Nadine Bismuth a une belle plume, et côté sarcasme, le roman se déguste comme une coupable explosion de saveurs douces-amères, de vives et truculentes observations. Un des aspects les plus séduisants de ce roman-chronique provient sûrement du fait que les personnages semblent tout à fait surgir de la vie de tous les jours. Leurs actions, émotions et réactions pourraient être les nôtres, au quotidien, sans que ne s’effiloche jamais cette impression d’intimité ou de familiarité. D’ailleurs, l’auteure ne qualifie-t-elle pas, elle-même, ses personnages d’« amateurs » ? Le personnage principal occupe la place prépondérante, et de fait, il est vrai que tout tourne autour d’elle. Et il a semblé de plus en plus évident, à la lecture, que c’est là exactement l’explicitation la plus plausible : dans la vie, tout tourne autour de soi, et cette posture fait le plus souvent de nous des victimes, dont la seule impression de maîtrise sur la vie se trouve dans le regard et l’ironie que nous pouvons secrètement poser sur les gens et les choses.
De l’avis de tous, un plaisir de lecture mordant et vivement recommandable. À la façon d’un thriller, dont le sujet serait l’engagement amoureux, la fantaisie de certains des protagonistes, de même que les nombreux rebondissements du récit ne gâcheront pas le plaisir !
p. 22
Chaque mois, lorsque je reçois la facture, je me dis qu’il faudrait que j’appelle le service à la clientèle de la compagnie afin qu’on vienne débrancher les câbles qui me relient à ce vivier de conneries animées, mais c’est alors que ma sœur surgit, que Benoît Gougeon téléphone, que le temps passe et que j’oublie.
p. 36-37
— Il faut que je te dise, avais-je malgré tout cru bon de préciser au dernier moment, que tu es le premier.
Cela n’avait pas semblé l’impressionner plus qu’il ne fallait, ce qui, je dois le dire, m’avait légèrement froissée, car des vierges de vingt et un ans, c’est quand même une denrée rare de nos jours, non ?
Benoît Gougeon avait sorti un préservatif de son porte feuille, puis il avait soufflé dedans.
— C’est ce qu’on va voir.
Une dizaine de minutes plus tard, tandis que je fixais encore le plafond, il avait jeté un œil sous les draps. Comme ils étaient d’un beige immaculé, je m’étais sentie obligée de lui fournir une explication.

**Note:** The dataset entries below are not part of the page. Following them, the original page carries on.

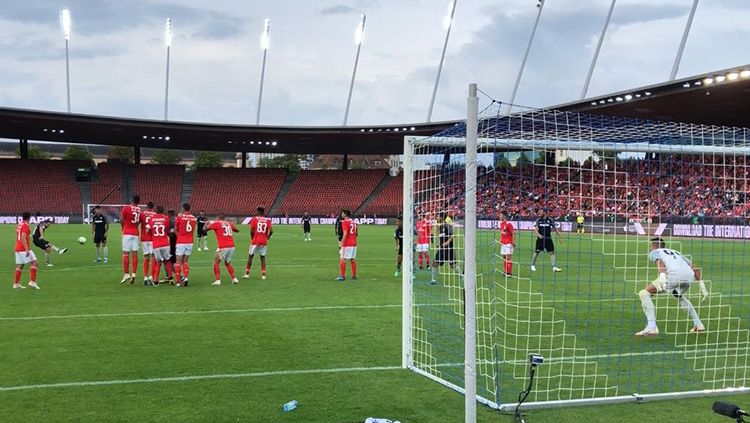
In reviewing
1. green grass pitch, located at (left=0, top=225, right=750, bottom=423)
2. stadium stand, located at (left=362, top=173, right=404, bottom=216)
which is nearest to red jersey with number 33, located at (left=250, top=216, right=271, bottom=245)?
green grass pitch, located at (left=0, top=225, right=750, bottom=423)

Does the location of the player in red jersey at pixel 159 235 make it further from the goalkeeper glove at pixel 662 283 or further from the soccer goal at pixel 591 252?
the goalkeeper glove at pixel 662 283

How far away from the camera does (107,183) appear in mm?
64375

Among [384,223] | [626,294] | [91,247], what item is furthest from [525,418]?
[384,223]

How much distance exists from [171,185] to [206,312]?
192 feet

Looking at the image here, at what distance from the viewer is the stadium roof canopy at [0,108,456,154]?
47.9m

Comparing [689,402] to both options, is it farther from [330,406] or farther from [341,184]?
[341,184]

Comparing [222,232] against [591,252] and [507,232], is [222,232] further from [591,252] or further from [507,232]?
[591,252]

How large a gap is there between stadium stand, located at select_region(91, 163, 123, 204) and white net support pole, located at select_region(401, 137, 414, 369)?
59.7 metres

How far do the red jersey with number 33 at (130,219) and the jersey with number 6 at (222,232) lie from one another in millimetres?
1853

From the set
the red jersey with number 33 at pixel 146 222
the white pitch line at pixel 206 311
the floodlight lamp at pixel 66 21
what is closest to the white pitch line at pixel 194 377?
the white pitch line at pixel 206 311

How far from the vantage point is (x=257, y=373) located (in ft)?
25.8

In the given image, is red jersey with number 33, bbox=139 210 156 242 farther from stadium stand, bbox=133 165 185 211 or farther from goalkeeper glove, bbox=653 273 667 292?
stadium stand, bbox=133 165 185 211

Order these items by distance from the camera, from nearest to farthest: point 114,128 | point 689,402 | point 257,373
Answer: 1. point 689,402
2. point 257,373
3. point 114,128

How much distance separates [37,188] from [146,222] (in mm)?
52586
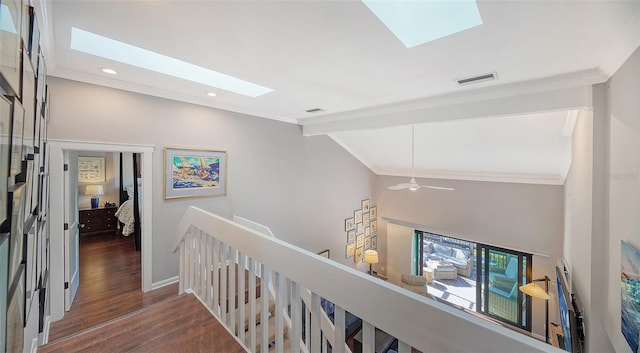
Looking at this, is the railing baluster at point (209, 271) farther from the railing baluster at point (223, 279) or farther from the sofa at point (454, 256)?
the sofa at point (454, 256)

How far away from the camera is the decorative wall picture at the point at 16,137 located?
31.1 inches

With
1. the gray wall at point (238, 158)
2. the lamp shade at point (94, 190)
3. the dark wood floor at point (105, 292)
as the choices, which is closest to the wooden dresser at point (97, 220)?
the lamp shade at point (94, 190)

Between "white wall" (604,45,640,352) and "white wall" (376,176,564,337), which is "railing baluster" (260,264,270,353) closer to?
"white wall" (604,45,640,352)

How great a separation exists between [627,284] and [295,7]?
268 cm

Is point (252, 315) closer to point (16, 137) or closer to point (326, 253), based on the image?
point (16, 137)

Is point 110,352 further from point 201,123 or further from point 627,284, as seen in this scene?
point 627,284

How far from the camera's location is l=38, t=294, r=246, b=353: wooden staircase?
160cm

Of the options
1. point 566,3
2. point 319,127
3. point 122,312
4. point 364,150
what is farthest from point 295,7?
point 364,150

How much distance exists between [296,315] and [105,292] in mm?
3316

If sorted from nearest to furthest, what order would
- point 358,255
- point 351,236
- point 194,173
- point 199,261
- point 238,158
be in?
point 199,261 < point 194,173 < point 238,158 < point 351,236 < point 358,255

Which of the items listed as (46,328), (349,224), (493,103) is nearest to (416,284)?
(349,224)

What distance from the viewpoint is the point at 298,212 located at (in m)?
5.03

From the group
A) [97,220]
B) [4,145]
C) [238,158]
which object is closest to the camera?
[4,145]

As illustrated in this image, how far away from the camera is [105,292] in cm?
310
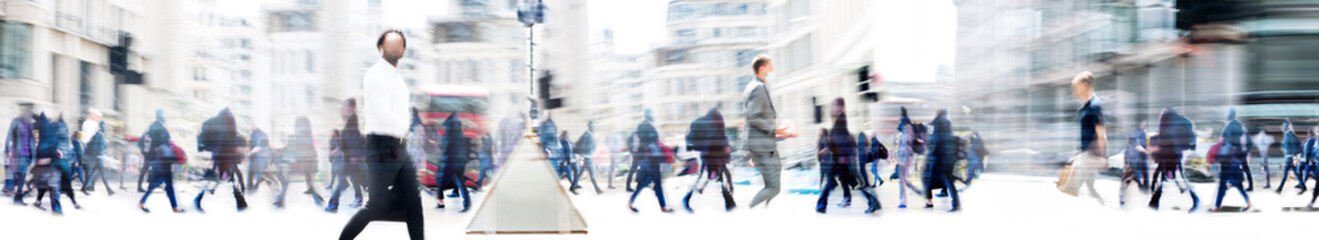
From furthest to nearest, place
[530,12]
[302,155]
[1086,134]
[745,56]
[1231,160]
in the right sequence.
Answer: [302,155] < [745,56] < [530,12] < [1231,160] < [1086,134]

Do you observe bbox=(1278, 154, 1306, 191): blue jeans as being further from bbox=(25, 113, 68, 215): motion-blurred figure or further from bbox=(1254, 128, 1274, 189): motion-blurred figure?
bbox=(25, 113, 68, 215): motion-blurred figure

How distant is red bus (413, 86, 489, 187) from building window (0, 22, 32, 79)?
2.58 meters

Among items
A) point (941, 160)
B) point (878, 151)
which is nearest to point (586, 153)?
point (878, 151)

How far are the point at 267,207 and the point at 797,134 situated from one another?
3403mm

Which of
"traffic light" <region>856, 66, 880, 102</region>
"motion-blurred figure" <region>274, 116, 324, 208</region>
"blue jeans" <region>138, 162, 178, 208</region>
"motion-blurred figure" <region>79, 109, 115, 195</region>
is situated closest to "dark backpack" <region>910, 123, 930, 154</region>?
"traffic light" <region>856, 66, 880, 102</region>

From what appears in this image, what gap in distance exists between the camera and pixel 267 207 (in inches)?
275

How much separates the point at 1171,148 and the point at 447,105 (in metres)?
4.77

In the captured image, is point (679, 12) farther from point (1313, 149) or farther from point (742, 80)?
point (1313, 149)

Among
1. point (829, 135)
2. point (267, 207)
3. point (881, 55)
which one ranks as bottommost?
point (267, 207)

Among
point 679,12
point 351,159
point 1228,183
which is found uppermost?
point 679,12

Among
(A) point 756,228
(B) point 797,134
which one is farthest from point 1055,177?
(A) point 756,228

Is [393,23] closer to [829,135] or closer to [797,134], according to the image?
[797,134]

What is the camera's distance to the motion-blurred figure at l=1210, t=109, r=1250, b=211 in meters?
6.12

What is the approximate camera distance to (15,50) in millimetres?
7621
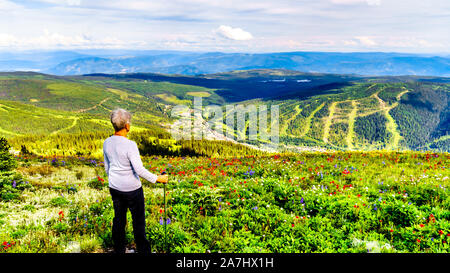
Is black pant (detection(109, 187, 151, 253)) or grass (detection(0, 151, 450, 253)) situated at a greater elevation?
black pant (detection(109, 187, 151, 253))

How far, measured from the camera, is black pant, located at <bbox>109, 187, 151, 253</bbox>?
5.29 metres

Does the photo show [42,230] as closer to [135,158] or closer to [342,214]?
[135,158]

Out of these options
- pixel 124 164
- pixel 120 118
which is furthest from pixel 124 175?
pixel 120 118

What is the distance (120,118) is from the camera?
4977 mm

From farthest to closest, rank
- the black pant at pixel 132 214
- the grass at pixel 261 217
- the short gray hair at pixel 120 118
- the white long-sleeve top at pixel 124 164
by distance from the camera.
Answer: the grass at pixel 261 217 → the black pant at pixel 132 214 → the white long-sleeve top at pixel 124 164 → the short gray hair at pixel 120 118

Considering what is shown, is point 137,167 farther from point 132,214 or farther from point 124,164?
point 132,214

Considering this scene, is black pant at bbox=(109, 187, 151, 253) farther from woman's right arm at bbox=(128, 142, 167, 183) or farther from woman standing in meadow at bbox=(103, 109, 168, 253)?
woman's right arm at bbox=(128, 142, 167, 183)

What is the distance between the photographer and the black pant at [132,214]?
208 inches

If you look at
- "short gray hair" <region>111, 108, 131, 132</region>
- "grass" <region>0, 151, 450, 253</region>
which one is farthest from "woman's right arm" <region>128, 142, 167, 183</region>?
"grass" <region>0, 151, 450, 253</region>

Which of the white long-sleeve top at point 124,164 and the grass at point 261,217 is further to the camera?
the grass at point 261,217

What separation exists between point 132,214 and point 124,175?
0.90 meters

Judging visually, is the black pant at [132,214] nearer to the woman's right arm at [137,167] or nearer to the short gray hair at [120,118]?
the woman's right arm at [137,167]

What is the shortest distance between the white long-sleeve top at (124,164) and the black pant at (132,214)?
150 mm

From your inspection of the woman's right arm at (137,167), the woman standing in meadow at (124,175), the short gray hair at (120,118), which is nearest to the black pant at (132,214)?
the woman standing in meadow at (124,175)
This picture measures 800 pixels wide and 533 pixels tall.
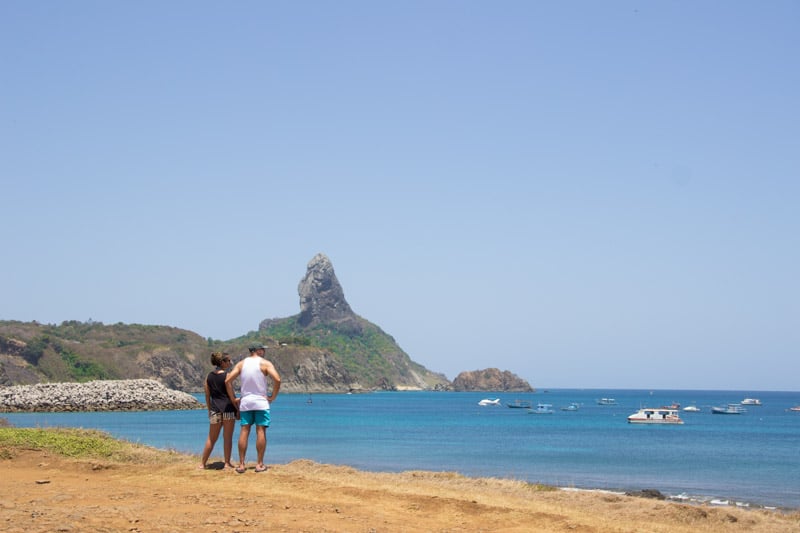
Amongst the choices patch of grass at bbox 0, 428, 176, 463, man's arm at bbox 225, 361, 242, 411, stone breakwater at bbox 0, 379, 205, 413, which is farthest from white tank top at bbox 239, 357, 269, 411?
stone breakwater at bbox 0, 379, 205, 413

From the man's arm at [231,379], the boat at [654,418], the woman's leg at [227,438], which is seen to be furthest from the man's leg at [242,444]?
the boat at [654,418]

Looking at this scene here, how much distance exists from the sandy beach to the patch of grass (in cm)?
43

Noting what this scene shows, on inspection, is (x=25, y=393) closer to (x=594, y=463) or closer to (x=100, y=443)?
(x=594, y=463)

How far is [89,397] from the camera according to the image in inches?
3369

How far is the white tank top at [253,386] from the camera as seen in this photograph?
1480cm

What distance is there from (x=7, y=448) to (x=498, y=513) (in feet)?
37.2

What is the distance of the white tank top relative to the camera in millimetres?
14805

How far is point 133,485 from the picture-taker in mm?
13664

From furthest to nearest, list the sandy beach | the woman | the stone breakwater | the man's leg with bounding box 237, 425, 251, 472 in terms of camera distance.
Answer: the stone breakwater → the woman → the man's leg with bounding box 237, 425, 251, 472 → the sandy beach

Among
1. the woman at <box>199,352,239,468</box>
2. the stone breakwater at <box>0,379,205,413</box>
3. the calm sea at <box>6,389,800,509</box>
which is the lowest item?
the calm sea at <box>6,389,800,509</box>

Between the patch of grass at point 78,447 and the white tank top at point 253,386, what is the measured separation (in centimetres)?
410

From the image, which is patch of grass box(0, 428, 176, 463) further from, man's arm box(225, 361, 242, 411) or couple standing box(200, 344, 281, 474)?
man's arm box(225, 361, 242, 411)

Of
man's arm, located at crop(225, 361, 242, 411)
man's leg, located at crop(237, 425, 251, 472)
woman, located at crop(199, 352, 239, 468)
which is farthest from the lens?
woman, located at crop(199, 352, 239, 468)

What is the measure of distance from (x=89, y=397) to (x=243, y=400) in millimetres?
77497
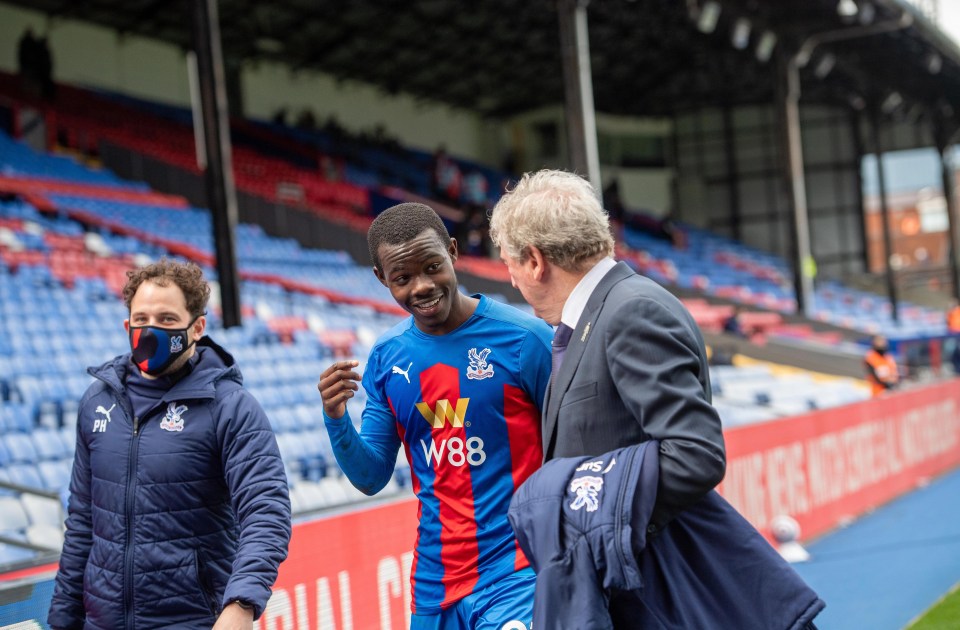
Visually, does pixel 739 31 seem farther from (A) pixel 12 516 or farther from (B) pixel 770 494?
(A) pixel 12 516

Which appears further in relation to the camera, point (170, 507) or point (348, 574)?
point (348, 574)

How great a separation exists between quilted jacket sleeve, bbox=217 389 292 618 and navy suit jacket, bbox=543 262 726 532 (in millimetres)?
771

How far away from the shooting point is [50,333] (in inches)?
422

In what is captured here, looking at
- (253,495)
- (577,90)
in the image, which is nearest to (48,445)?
(253,495)

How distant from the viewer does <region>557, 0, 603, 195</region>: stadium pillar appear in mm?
14250

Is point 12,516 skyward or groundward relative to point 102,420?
groundward

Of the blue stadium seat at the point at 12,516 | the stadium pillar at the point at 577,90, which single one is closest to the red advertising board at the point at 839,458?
the blue stadium seat at the point at 12,516

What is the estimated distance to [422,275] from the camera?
285cm

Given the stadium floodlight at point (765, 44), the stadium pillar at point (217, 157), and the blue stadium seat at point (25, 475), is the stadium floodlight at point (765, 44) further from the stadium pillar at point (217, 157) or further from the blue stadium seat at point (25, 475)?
the blue stadium seat at point (25, 475)

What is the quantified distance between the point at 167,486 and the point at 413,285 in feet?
2.64

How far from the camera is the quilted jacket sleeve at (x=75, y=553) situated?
2.86 metres

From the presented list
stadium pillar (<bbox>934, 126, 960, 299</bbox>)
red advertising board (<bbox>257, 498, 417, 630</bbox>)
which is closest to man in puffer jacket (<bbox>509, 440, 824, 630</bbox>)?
red advertising board (<bbox>257, 498, 417, 630</bbox>)

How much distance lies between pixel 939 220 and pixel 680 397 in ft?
210

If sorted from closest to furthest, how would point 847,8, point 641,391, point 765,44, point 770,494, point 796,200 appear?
1. point 641,391
2. point 770,494
3. point 847,8
4. point 765,44
5. point 796,200
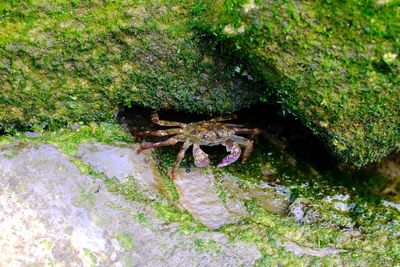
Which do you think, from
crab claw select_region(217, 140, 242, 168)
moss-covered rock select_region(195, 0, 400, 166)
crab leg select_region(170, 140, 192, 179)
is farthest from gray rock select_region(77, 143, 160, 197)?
moss-covered rock select_region(195, 0, 400, 166)

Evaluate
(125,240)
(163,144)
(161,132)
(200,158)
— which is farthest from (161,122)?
(125,240)

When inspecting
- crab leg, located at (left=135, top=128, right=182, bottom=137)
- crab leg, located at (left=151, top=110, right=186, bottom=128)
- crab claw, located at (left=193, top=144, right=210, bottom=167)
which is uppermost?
crab leg, located at (left=151, top=110, right=186, bottom=128)

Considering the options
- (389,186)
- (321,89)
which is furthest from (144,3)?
(389,186)

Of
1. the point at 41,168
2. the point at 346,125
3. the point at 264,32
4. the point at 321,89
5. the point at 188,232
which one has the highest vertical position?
the point at 264,32

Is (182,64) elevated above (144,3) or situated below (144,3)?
below

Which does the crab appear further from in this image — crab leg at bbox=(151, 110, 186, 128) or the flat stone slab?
the flat stone slab

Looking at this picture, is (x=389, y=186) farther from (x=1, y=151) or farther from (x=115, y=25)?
(x=1, y=151)
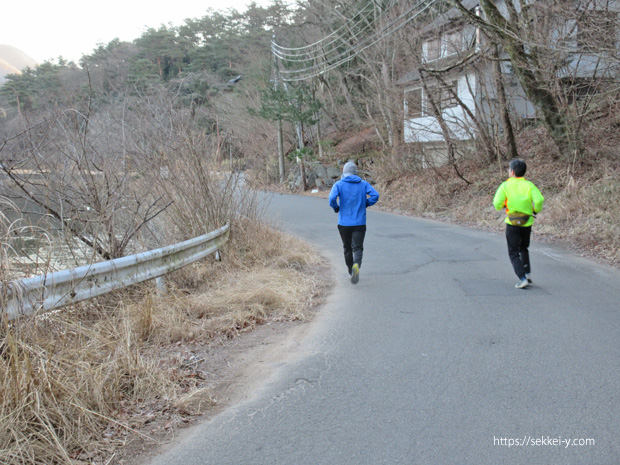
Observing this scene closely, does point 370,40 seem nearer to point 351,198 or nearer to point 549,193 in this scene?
point 549,193

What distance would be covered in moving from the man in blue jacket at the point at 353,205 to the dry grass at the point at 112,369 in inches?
64.1

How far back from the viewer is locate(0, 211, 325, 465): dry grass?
10.0ft

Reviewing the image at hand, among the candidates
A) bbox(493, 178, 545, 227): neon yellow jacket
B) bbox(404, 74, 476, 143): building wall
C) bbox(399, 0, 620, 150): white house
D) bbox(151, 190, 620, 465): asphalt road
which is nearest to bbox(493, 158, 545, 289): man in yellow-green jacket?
bbox(493, 178, 545, 227): neon yellow jacket

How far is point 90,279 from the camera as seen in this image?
473 centimetres

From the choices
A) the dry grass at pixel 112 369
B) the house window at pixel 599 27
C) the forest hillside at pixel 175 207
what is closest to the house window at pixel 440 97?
the forest hillside at pixel 175 207

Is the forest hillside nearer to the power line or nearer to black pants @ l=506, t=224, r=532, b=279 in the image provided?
the power line

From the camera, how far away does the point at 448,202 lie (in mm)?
19406

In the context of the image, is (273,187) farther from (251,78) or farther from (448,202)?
(448,202)

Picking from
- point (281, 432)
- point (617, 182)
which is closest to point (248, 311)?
point (281, 432)

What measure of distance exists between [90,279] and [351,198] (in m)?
4.35

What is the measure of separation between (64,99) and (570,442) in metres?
6.56

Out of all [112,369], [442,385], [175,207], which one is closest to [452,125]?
[175,207]

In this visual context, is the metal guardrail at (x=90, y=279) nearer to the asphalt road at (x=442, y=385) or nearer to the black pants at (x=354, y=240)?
the asphalt road at (x=442, y=385)

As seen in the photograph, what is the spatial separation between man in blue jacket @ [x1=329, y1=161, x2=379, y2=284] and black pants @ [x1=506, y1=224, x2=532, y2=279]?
2068mm
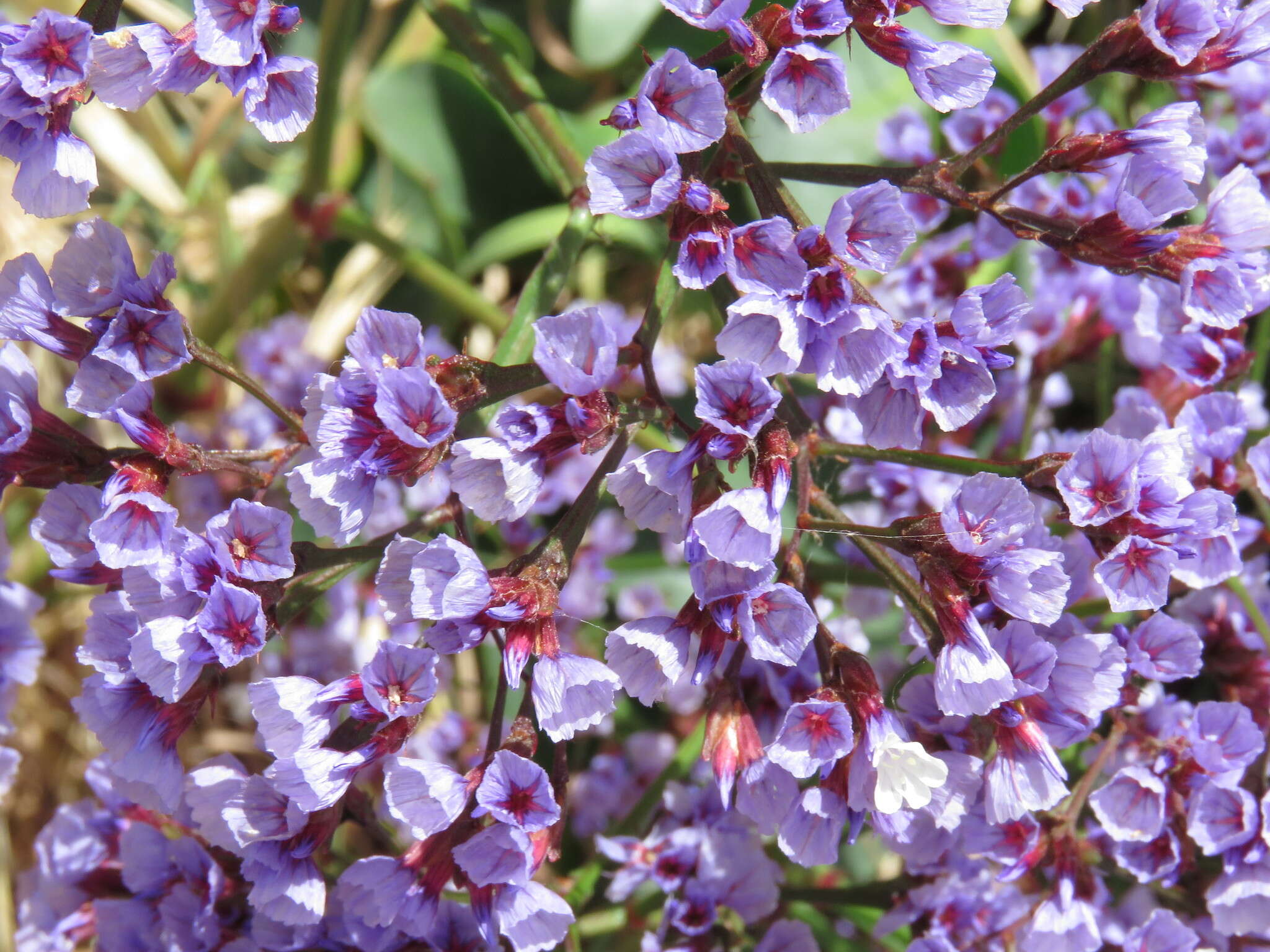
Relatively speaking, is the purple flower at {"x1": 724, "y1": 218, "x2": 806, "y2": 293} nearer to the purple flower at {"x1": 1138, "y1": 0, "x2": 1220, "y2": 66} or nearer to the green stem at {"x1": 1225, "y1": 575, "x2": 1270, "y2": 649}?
the purple flower at {"x1": 1138, "y1": 0, "x2": 1220, "y2": 66}

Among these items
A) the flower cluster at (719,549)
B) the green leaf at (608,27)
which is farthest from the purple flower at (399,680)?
the green leaf at (608,27)

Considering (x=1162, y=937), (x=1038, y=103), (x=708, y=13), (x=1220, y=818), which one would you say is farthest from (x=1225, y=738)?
(x=708, y=13)

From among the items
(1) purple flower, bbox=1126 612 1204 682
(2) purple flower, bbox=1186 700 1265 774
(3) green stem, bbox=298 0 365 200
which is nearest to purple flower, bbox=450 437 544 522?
(1) purple flower, bbox=1126 612 1204 682

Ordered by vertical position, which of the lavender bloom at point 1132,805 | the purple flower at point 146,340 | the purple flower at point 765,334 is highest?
the purple flower at point 146,340

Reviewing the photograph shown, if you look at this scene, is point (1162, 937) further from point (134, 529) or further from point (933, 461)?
point (134, 529)

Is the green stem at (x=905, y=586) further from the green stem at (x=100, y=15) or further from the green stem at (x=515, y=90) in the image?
the green stem at (x=100, y=15)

— J’ai fait beaucoup de vélo quand j’étais ado.
p. 160
[...] J’aurais pu lire L’Éternel Mari sous son nez, comme une fille que je connais l’a déjà fait... En tout cas, je n’entends pas me laisser faire ! Je lui ai dit qu’il était bien chatouilleux et que j’en avais assez d’avoir l’mpression que je ne pouvais jamais rien dire. Avec lui, je me sens comme dans cette maison qu’on a louée à Cape Cod l’été dernier : il y a un tapis Welcome à l’entrée, mais les murs à l’intérieur sont tapissés de règlements.
p. 162
Me prends-tu pour un con ?
Quand on s’est rencontrés ily a deux ans, tu faisais des pirouettes pour me plaire et ç’a marché. Tu faisais exprès de me mettre tout à l’envers : tes regards et tes décolletés dans les salles de montage, ta voix doucereuse dans mes boîtes vocales. [...]
p. 206
Durant ces moments creux, je songeais à toutes ces héroïnes qui avaient été abandonnées par leur amant. Didon, la Religieuse portugaise, la Présidente de Tourvel, Madame Bovary : quand elles ne s’étaient pas fait hara-kiri, les pauvres s’étaient réfugiées dans un couvent au fin fond de la campagne et avaient sombré dans la folie. Heureusement que la civilisation avait fait des progrès depuis, me disais-je, et qu’en plus de nous avoir ouvert les portes de l’université, elle nous avait donné Tetris, la Häagen-Dazs aux brownies et la télévision par câble, autrement, combien serions-nous de moins sur la Terre aujourd’hui ?
p. 210
— Si Titus est jaloux, Titus est amoureux, a-t-elle soufflé d’un ton las. Ce n’est quand même pas moi qui ai fait des études en littérature.